Dataset excerpt START

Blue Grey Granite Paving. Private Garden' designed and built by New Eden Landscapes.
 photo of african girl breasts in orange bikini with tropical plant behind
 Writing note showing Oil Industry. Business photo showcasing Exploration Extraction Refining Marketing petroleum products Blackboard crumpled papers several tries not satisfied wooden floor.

Dataset excerpt END

Activity:
From the "photo of african" line to the close of the listing, restate each line word for word.

Task response:
 photo of african girl breasts in orange bikini with tropical plant behind
 Writing note showing Oil Industry. Business photo showcasing Exploration Extraction Refining Marketing petroleum products Blackboard crumpled papers several tries not satisfied wooden floor.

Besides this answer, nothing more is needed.